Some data
== == ==
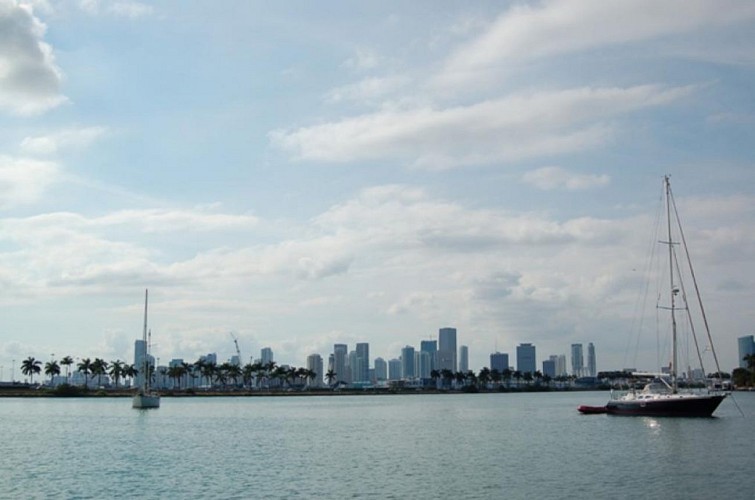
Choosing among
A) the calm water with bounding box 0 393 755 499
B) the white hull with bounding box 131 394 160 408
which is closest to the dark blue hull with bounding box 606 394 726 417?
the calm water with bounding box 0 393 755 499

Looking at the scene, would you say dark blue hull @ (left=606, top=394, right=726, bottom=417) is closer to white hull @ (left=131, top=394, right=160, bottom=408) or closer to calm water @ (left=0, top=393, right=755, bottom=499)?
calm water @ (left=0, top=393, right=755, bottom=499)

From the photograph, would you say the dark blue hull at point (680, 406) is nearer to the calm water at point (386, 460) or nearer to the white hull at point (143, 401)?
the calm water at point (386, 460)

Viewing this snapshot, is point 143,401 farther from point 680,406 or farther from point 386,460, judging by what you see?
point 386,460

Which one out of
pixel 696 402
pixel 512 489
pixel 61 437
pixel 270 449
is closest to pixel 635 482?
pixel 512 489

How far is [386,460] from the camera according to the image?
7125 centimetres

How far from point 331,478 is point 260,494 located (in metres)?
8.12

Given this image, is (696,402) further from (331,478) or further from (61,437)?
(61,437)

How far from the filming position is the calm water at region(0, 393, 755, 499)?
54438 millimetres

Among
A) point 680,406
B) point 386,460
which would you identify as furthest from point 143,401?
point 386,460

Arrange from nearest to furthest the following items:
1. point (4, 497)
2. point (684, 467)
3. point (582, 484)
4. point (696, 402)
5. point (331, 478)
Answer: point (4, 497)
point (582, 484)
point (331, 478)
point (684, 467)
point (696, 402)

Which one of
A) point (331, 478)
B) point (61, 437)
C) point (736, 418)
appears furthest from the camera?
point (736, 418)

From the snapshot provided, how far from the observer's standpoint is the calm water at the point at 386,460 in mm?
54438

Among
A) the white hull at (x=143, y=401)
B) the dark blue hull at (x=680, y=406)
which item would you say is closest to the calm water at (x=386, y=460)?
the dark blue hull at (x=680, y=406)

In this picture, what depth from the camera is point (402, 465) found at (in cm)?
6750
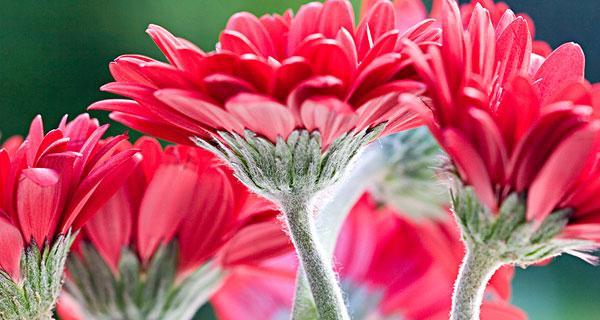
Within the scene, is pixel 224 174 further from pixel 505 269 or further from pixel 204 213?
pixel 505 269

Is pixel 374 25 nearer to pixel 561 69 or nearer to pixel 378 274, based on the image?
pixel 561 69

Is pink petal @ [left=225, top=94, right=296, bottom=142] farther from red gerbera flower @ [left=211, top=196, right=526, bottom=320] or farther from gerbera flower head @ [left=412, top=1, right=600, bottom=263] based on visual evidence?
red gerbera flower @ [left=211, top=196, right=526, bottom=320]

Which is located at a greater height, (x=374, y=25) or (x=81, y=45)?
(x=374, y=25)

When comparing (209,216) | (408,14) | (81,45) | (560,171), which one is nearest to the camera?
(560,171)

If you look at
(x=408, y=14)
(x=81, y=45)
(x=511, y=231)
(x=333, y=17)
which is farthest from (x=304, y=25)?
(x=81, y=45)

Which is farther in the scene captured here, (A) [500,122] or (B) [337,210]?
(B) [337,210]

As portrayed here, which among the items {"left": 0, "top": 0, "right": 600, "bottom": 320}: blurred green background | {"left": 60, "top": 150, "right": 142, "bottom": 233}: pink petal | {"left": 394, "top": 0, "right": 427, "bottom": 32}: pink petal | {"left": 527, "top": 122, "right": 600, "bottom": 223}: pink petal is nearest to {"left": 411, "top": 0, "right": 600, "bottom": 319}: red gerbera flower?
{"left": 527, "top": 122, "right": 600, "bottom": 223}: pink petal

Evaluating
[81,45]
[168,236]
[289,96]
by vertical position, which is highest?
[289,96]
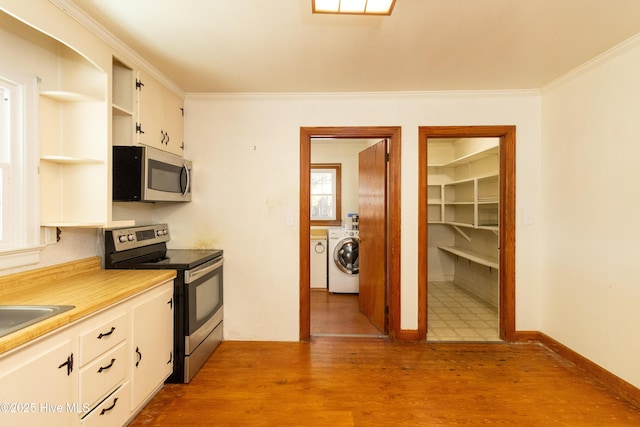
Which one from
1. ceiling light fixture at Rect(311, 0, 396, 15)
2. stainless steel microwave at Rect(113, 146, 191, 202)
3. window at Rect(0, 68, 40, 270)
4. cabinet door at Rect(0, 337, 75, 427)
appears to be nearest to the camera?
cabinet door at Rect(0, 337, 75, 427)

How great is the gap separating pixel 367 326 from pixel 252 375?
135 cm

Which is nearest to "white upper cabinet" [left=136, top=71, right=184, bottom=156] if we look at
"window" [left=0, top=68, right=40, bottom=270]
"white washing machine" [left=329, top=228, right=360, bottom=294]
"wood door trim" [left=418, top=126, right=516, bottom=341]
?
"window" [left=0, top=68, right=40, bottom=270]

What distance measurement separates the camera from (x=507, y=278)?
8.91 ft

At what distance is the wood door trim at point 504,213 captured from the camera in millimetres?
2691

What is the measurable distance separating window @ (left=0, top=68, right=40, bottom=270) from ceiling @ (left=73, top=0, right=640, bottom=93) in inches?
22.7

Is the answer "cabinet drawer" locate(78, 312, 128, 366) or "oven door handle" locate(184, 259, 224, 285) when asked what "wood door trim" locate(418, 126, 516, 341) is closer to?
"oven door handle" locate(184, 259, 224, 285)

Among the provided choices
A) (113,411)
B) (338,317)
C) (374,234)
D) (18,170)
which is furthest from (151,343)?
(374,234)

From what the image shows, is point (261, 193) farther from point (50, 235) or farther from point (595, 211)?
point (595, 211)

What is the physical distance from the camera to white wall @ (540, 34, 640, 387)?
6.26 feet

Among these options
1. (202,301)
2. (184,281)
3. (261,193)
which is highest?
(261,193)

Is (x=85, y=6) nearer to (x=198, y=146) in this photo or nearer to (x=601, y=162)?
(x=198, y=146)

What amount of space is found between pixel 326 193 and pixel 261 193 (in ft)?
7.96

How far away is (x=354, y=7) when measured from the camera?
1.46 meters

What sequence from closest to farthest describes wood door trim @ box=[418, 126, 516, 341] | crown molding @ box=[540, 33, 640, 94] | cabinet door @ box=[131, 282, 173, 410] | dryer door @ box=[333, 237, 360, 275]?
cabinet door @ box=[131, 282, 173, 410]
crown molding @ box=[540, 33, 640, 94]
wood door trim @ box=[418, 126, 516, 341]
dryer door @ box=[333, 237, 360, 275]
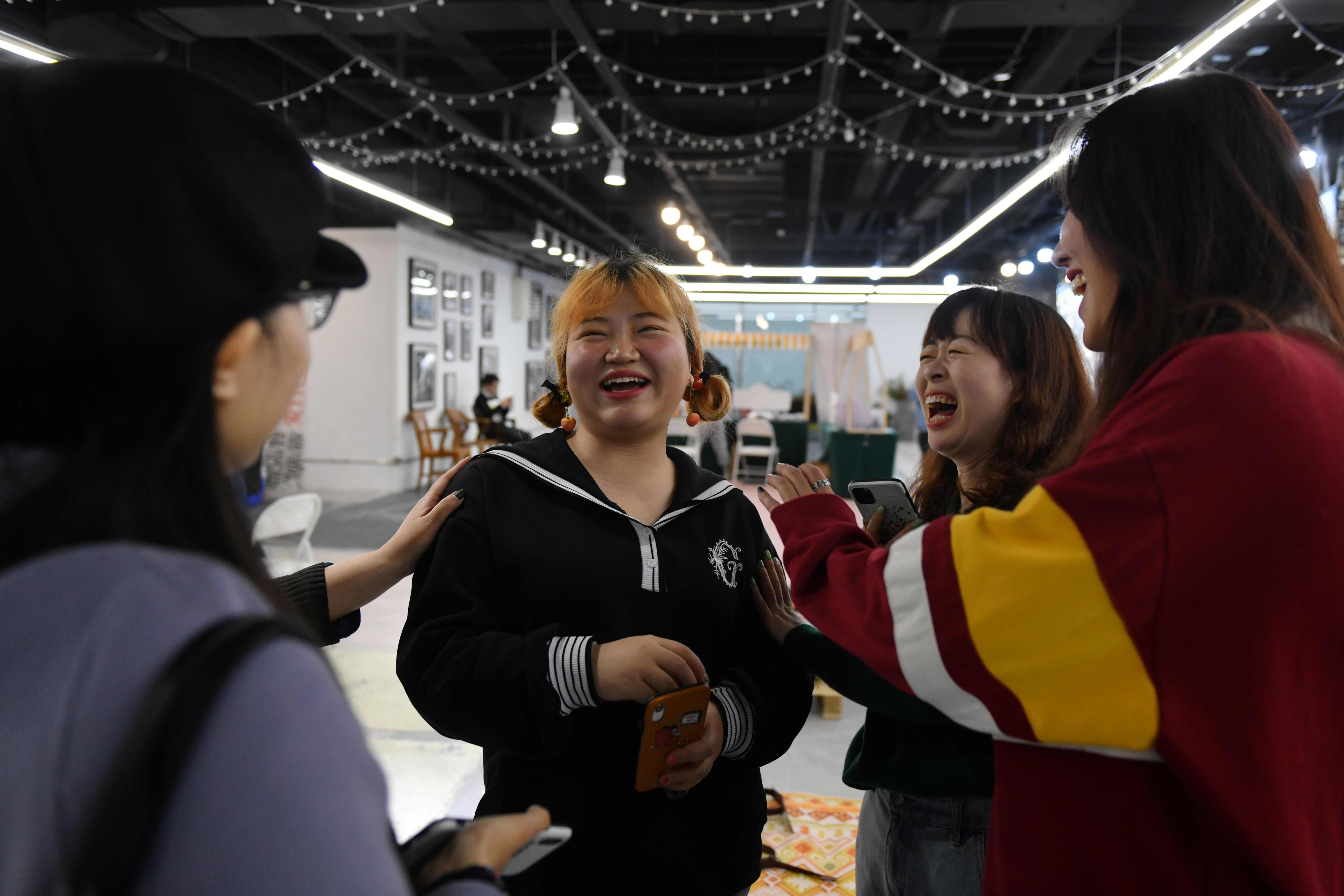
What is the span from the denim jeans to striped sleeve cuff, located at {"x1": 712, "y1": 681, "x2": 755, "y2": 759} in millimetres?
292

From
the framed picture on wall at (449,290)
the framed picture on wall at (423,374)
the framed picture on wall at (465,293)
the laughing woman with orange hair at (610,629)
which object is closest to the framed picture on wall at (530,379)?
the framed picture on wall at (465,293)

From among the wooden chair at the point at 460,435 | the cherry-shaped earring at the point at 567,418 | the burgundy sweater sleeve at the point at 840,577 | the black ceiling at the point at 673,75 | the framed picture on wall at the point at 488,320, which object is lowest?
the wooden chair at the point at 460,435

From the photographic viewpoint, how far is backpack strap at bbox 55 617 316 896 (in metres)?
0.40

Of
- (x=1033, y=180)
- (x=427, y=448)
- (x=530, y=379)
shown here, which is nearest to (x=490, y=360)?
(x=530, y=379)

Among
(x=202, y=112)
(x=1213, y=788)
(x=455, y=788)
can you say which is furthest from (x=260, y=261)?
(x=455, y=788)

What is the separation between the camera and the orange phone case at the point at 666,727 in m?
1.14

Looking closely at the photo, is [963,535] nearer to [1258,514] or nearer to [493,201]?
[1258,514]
== == ==
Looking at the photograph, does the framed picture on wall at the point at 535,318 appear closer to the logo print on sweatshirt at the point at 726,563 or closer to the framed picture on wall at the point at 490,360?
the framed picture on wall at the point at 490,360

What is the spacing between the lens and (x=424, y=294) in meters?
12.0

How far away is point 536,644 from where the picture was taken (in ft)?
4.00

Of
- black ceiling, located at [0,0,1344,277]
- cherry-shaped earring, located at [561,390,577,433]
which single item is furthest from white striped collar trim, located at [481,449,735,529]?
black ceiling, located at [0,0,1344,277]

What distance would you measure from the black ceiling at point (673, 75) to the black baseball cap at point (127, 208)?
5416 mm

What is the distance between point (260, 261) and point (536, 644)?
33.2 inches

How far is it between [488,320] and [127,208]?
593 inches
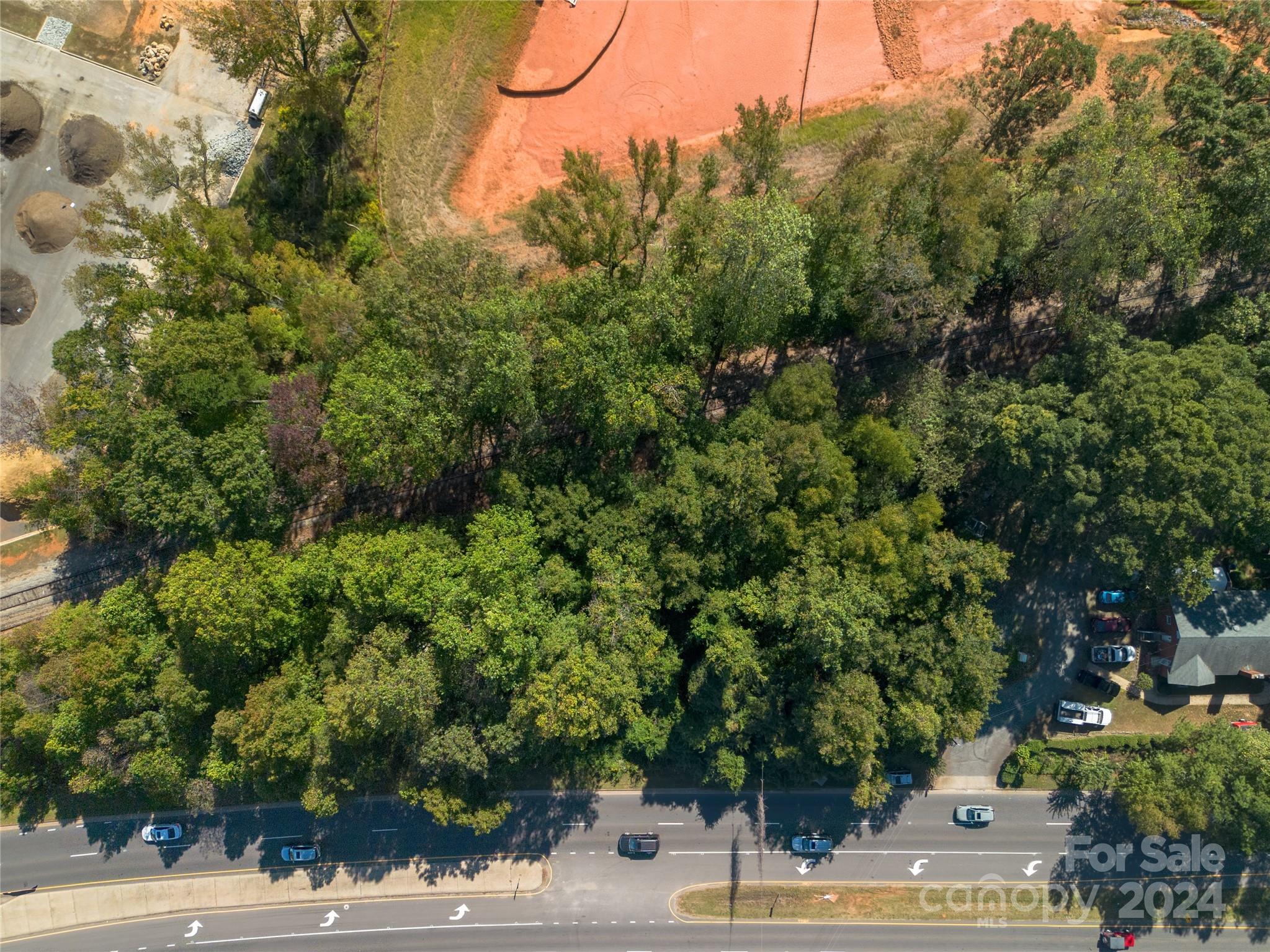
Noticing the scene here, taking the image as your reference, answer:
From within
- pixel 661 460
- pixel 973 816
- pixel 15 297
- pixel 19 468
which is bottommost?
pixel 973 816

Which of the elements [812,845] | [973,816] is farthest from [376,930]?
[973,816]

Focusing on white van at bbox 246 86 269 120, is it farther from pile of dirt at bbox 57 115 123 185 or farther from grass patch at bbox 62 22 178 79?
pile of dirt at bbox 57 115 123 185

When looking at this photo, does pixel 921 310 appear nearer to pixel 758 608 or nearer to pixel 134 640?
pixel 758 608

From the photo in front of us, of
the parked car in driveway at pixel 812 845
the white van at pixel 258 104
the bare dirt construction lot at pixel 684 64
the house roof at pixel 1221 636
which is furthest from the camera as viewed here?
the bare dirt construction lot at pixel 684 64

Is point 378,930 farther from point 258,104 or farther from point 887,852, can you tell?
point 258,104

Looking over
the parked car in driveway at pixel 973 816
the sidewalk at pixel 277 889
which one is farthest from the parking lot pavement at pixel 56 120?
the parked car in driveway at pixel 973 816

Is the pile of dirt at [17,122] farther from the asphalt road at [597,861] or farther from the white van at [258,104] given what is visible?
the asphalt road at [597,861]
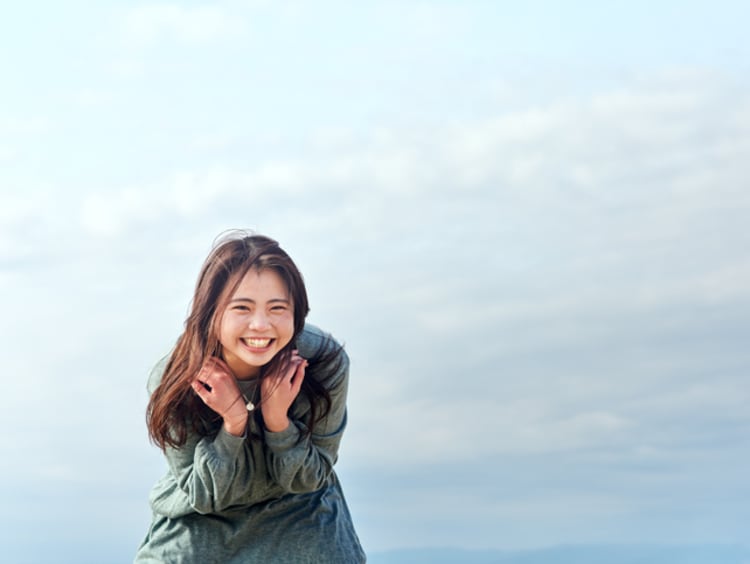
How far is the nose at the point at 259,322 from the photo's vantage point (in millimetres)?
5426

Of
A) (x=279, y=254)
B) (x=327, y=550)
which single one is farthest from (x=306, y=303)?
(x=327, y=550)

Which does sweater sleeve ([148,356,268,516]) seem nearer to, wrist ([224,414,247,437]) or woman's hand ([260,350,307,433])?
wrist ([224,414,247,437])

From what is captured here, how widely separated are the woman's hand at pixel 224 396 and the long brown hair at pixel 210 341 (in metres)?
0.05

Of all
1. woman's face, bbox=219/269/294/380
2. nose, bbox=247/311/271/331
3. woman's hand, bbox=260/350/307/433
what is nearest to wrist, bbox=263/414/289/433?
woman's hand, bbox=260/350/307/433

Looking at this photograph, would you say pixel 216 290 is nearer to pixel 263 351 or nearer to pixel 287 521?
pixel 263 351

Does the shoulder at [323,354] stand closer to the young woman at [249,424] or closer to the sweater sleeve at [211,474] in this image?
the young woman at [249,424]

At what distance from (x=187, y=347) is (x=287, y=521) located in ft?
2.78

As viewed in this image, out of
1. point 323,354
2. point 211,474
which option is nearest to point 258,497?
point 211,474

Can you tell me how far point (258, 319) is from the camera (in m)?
== == ==
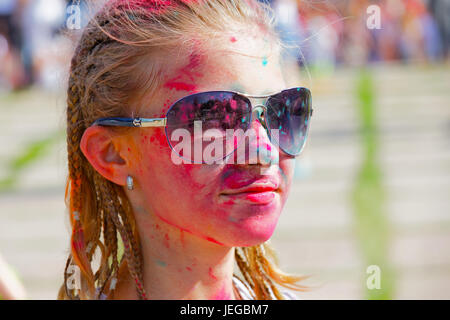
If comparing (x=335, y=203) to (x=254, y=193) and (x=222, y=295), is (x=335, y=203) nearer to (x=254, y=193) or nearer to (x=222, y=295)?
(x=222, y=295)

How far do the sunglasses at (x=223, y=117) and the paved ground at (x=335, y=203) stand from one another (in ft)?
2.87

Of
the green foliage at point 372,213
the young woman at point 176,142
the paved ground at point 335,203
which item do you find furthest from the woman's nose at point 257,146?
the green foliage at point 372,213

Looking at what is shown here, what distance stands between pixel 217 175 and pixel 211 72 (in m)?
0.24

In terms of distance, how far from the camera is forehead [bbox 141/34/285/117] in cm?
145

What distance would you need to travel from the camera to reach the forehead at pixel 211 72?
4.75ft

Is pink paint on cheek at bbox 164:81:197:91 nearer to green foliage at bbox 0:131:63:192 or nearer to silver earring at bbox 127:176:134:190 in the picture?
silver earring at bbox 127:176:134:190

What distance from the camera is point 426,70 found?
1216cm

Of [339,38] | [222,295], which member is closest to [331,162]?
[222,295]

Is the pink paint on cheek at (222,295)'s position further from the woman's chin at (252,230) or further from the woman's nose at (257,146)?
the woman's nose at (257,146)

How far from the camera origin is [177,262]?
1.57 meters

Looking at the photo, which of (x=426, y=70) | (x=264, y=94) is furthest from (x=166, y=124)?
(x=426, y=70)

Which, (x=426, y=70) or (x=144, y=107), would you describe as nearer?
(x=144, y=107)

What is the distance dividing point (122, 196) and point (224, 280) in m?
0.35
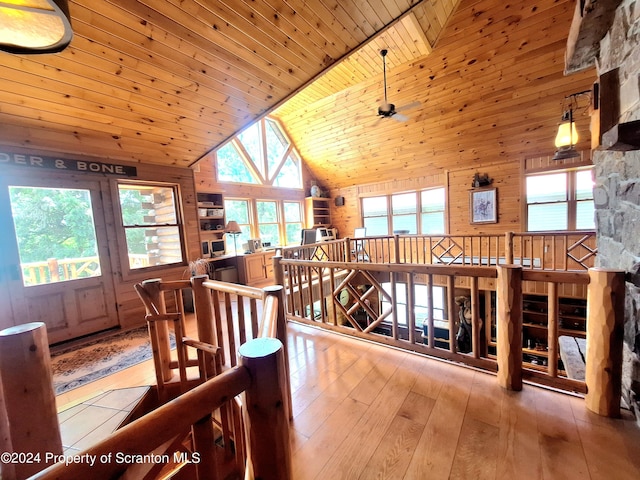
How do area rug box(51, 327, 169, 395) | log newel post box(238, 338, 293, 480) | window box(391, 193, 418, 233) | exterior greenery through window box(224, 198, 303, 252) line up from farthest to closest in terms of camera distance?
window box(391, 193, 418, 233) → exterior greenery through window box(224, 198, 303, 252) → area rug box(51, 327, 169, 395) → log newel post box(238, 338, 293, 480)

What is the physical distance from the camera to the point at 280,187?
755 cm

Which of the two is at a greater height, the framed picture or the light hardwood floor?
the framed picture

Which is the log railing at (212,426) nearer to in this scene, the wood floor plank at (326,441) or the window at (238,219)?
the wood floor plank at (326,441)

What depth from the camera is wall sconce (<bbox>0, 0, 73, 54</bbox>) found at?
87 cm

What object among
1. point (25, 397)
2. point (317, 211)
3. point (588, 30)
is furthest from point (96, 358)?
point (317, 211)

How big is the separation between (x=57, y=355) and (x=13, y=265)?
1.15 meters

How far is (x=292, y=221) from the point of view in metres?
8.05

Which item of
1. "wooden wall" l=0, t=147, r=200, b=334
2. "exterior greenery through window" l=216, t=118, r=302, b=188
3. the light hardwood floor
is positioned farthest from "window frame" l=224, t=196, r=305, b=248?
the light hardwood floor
== == ==
→ WORK REQUIRED
Locate every line in the data above that contains the string "wall", and copy each one out in full. Case counts when matching.

→ PROBLEM SOLUTION
What is the physical distance from the camera to white wall @ (540, 34, 640, 387)?
the framed picture on wall at (449,290)
the framed picture on wall at (423,374)
the framed picture on wall at (465,293)
which object is closest to the framed picture on wall at (530,379)?
the framed picture on wall at (465,293)
From among the wooden chair at the point at 460,435 | the cherry-shaped earring at the point at 567,418 | the burgundy sweater sleeve at the point at 840,577 | the black ceiling at the point at 673,75 | the framed picture on wall at the point at 488,320, which object is lowest?
Looking at the photograph, does the framed picture on wall at the point at 535,318 appear closer to the logo print on sweatshirt at the point at 726,563 or closer to the framed picture on wall at the point at 490,360?
the framed picture on wall at the point at 490,360
What depth from the camera is wall sconce (<bbox>0, 0, 73, 54</bbox>) found at?
1. "wooden wall" l=0, t=147, r=200, b=334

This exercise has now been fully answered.